Associate Professor Carolyn Copps Hartley (upper left) and Assistant Professor Lynette M. Renner (bottom right) have just been awarded a National Institute of Justice grant to examine civil legal services. Their project, entitled The Long-Term Effects of Civil Legal Services on Battered Women has a budget of $823,000. The study goal is to understand the role of civil legal services as an intervention response to the crime of domestic violence.
Drs. Hartley and Renner will serve as Co-Principal Investigators on this multi-year project and will conduct a longitudinal study of the effects of civil legal services provided by Iowa Legal Aid (ILA), on safety, psychological well-being and economic self-sufficiency outcomes for battered women from rural and urban communities in Iowa.
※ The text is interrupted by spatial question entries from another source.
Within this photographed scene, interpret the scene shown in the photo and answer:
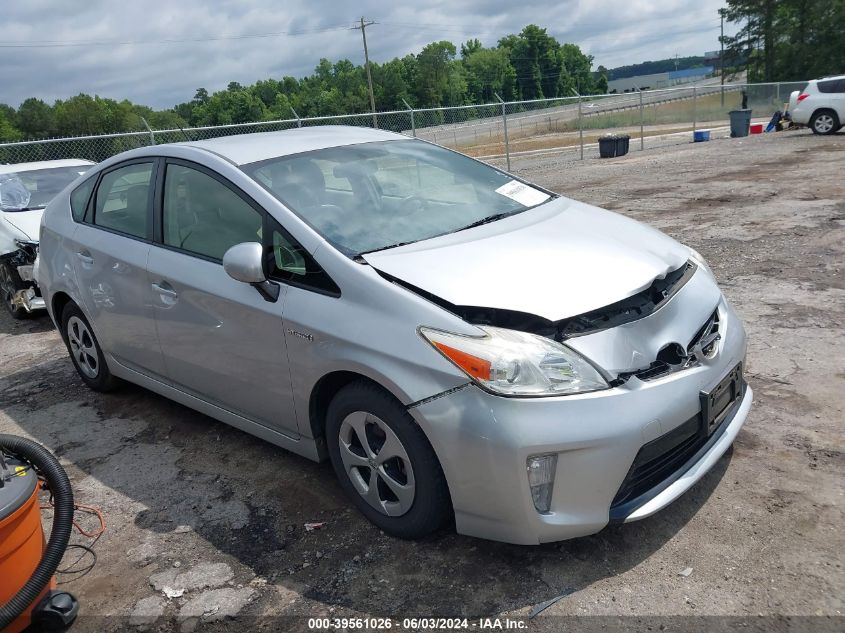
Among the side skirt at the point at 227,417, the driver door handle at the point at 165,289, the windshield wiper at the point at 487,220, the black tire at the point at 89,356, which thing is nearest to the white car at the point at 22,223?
the black tire at the point at 89,356

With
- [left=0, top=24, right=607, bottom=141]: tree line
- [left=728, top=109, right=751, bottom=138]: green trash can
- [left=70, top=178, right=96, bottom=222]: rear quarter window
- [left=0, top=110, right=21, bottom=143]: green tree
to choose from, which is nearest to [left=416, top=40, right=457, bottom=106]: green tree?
[left=0, top=24, right=607, bottom=141]: tree line

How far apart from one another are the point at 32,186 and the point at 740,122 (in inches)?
903

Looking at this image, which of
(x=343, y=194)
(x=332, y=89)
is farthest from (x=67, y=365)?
(x=332, y=89)

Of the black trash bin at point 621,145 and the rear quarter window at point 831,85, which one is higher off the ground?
the rear quarter window at point 831,85

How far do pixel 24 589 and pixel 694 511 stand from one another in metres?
2.65

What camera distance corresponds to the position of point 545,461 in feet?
8.21

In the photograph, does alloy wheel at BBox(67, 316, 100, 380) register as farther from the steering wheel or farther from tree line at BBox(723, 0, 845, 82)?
tree line at BBox(723, 0, 845, 82)

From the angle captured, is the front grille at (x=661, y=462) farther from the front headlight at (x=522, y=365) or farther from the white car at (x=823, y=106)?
the white car at (x=823, y=106)

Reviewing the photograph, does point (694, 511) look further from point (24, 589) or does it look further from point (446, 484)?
point (24, 589)

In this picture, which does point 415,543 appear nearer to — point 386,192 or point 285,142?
point 386,192

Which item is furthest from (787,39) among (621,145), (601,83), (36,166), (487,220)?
(601,83)

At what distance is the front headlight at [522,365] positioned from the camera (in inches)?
99.7

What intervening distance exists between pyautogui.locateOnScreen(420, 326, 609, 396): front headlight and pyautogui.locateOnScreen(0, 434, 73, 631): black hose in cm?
160

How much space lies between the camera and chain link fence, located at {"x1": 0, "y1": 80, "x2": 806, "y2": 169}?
1295cm
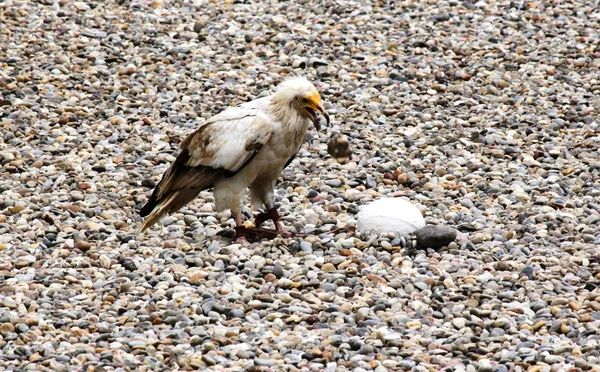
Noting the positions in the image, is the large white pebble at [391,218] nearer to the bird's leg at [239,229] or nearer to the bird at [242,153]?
the bird at [242,153]

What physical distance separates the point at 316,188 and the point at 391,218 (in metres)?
1.28

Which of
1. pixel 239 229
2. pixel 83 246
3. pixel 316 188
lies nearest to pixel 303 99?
pixel 239 229

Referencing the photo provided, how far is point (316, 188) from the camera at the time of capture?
812 centimetres

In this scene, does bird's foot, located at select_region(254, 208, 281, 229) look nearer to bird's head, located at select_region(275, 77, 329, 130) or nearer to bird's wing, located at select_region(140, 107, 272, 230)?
bird's wing, located at select_region(140, 107, 272, 230)

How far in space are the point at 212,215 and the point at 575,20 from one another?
245 inches

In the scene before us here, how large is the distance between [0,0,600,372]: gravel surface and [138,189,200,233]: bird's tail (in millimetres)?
166

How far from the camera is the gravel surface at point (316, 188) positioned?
18.0 ft

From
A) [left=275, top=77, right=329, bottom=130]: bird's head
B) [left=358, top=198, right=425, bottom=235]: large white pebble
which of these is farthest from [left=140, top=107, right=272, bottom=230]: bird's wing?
[left=358, top=198, right=425, bottom=235]: large white pebble

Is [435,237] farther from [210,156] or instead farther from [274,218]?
[210,156]

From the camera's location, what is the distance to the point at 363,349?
5312 millimetres

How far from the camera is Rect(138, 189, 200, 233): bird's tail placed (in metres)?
7.02

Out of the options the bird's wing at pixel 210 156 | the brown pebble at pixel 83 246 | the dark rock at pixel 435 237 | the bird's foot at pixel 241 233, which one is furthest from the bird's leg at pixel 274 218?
the brown pebble at pixel 83 246

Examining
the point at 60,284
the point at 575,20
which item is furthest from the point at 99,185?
the point at 575,20

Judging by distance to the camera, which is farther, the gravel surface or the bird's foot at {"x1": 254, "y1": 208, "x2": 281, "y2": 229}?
the bird's foot at {"x1": 254, "y1": 208, "x2": 281, "y2": 229}
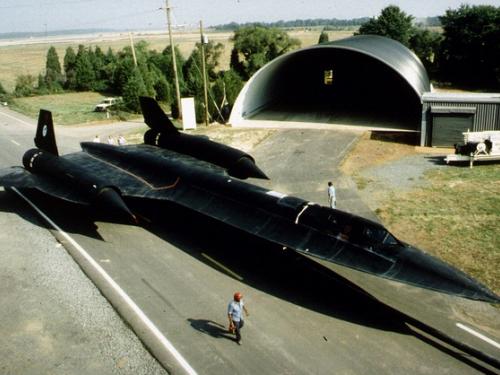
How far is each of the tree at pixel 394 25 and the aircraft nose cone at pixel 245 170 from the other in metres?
65.1

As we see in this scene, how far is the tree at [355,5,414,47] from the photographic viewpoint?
76125mm

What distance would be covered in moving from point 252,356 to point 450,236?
10.2 meters

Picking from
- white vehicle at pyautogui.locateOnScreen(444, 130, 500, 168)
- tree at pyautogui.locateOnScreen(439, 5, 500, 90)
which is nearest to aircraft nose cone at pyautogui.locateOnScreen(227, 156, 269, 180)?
white vehicle at pyautogui.locateOnScreen(444, 130, 500, 168)

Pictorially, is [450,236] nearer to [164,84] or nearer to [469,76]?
[164,84]

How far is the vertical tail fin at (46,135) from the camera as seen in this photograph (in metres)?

The research results will be relevant to attorneys, domestic violence advocates, and various human services professionals providing services to women and children exposed to violence, as well
as coordinated community response efforts
addressing domestic violence.
National Resource Center for In-Home Services
The National Resource Center for In-Home Services (NRCinhome) is a $4.75 million federal cooperative agreement with the U.S. Department of Health and Human Services, Administration on children, Youth, and Families, Children's Bureau. This funding establishes a national center of child welfare expertise in in-home services. In-home services ensure the safety and well-being of children and youths in their homes, prevent placement or re-entry into foster care, and preserve, support and stabilize families. The cooperative agreement provides $950,000 each year for five years to support the center's work as the nation's primary provider of technical assistance and training regarding effective and promising alternatives to out-of-home placement. NRCinhome works with state child welfare agencies and tribes to build their capacity to provide effective in-home services. Partnering organizations are ICF International and the National Indian Child Welfare Association.
Families for Iowa's Children
Families for Iowa's Children (FIC) is 3-year federally funded family finding and engagement demonstration project awarded to Four Oaks in collaboration with Iowa's Department of Human Services (DHS). This is one of four family finding programs funded nationally through the Children's Bureau of the Administration for Children, Youth and Families. The program supports Search and Engagement Specialists to use search technologies and family-centered practices to help children who have been placed in out-of-home care to connect and/or reconnect with family members, kin, and natural supports during and following their time in care. The University of Iowa is conducting the research on FIC and working with a cross-site evaluation of all of the funded projects. The study uses an experimental design with randomization to treatment (FIC) and control groups. The research will examine the effectiveness of the family finding program in increasing family connections, stability, and permanency for children and their families.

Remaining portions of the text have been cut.